>> Begin Source passage

The Convener: The second part of our evidence session will focus on forestry and waste issues. The minister wants to say a brief word before we get started.

Stewart Stevenson: I just want to clarify something that I said earlier. I was misled by reading someone else's writing and, hence, I have potentially misled the committee. I clarify that there was not engagement at official level in relation to the Conveners Group. In other words, as I said later in my remarks, the offer that we made was essentially a political one. To avoid allowing that misstatement of facts by me to go any further, I correct it now for the record.

The Convener: Thank you. I appreciate that correction. You were under a bit of a blizzard of notes at the time, so the mistake is understandable.

To an extent, forestry and waste issues have been dealt with by secondary committees—the issues have been discussed here and in the other committees. Frustration has been expressed that the policy areas that are covered in the bill are still the subject of consultation processes. Does the Government consider it good practice to introduce legislation in policy areas for which the consultation process has not yet been completed and the results are not yet known by parliamentary committees, whose job it is to scrutinise that legislation?

Stewart Stevenson: We would certainly prefer to have completed the consultations, wherever we can, not simply to inform the deliberations of committees, important though they are, but to give us a different basis for proceeding. I would prefer to avoid the situation that you describe.

>> End Source passage

■ Complete the following
1. In the committee transcript, which two issues does the Convener say the second part of the evidence session will focus on?
2. Extend the committee transcript above, starting right after its final sentence.

>> Begin Records

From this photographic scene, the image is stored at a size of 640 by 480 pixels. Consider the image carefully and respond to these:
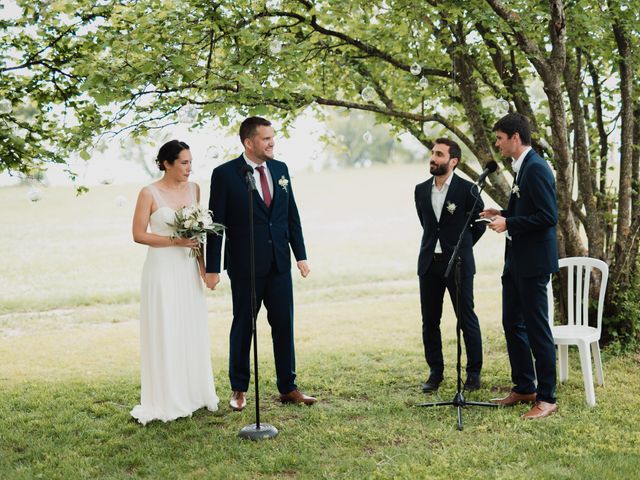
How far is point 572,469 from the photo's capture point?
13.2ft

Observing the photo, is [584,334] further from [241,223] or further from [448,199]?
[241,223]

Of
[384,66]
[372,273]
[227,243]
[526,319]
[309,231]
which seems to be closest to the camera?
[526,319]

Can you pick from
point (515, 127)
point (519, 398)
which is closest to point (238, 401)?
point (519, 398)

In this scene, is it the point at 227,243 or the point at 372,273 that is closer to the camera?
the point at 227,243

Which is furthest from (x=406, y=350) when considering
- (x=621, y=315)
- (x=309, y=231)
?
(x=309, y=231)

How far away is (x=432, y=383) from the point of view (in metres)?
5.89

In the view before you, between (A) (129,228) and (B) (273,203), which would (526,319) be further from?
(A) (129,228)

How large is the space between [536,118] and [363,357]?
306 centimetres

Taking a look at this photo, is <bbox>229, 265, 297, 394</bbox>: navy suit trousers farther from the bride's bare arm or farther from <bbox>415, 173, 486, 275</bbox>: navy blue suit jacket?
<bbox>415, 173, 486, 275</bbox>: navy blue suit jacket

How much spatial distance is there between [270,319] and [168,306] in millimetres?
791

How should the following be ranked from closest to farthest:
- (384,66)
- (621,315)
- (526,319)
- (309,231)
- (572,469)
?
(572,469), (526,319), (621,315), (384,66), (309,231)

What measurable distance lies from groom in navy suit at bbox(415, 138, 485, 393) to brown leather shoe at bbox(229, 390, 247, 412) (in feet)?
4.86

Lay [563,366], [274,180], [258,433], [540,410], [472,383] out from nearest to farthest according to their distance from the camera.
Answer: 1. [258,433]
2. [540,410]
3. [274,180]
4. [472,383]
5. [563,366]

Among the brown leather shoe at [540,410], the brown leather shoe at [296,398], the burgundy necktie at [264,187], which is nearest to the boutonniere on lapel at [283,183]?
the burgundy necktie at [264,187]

>> End Records
>> Begin Records

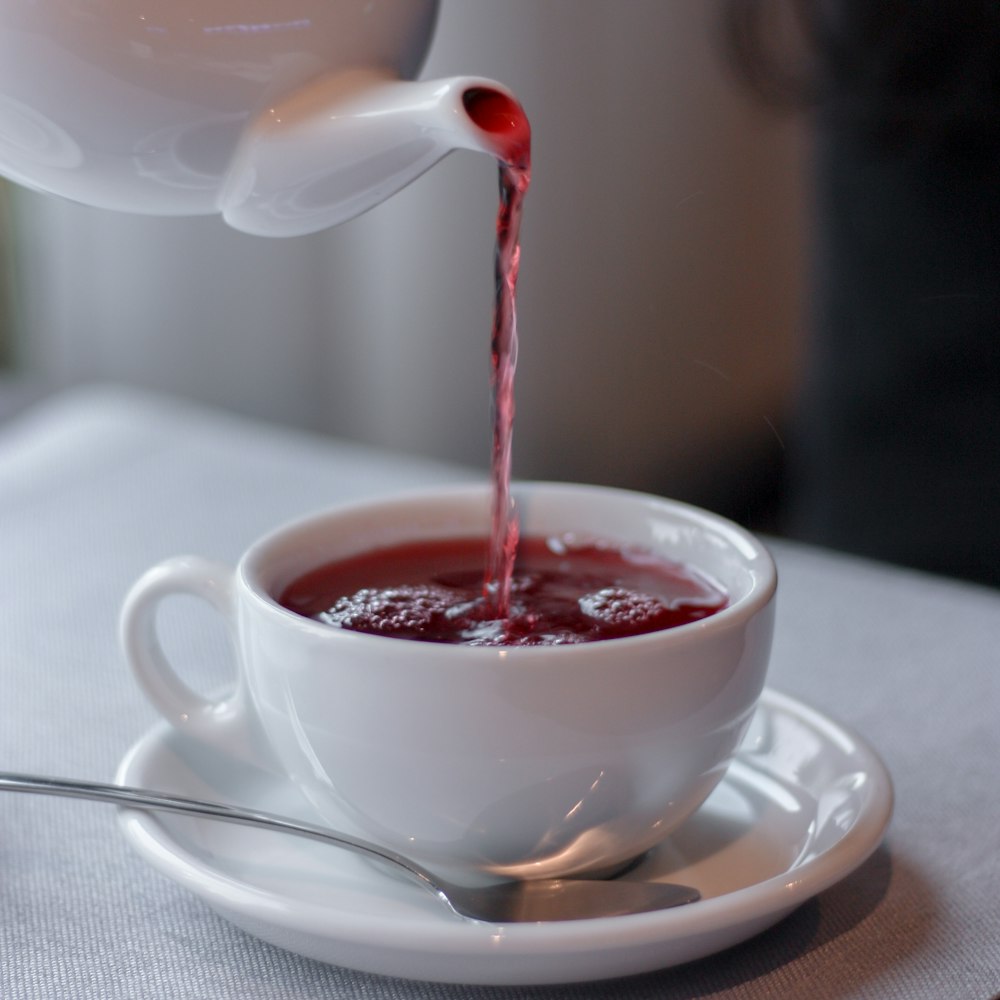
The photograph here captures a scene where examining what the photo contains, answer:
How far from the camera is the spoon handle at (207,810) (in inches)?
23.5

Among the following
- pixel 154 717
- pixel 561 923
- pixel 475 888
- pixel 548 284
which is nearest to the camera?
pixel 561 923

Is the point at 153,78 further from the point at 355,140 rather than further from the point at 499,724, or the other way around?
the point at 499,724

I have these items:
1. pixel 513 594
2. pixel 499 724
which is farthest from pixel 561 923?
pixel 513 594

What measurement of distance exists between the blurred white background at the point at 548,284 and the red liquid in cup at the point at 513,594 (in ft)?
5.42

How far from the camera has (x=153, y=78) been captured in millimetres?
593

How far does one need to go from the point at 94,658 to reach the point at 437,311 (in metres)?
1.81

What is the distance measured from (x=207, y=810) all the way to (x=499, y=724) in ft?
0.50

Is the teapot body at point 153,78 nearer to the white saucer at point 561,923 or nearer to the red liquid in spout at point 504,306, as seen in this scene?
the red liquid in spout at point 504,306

>> End Records

■ Expected results
1. Forestry and waste issues.

2.
We have had a range of consultations of one sort or another on the cases that we are talking about. Nonetheless, we are continuing to get new information on a range of subjects, which will continue to inform the way forward. I made the point before—I think that the convener acknowledged this before the suspension—that we are willing to engage in further evidence sessions at stage 2 if that is felt to be of assistance to the committee. That is part of how we would seek to ensure that the existence of consultations that are as yet incomplete does not materially inhibit Parliament's ability properly to deal with the policy areas that have been referred to.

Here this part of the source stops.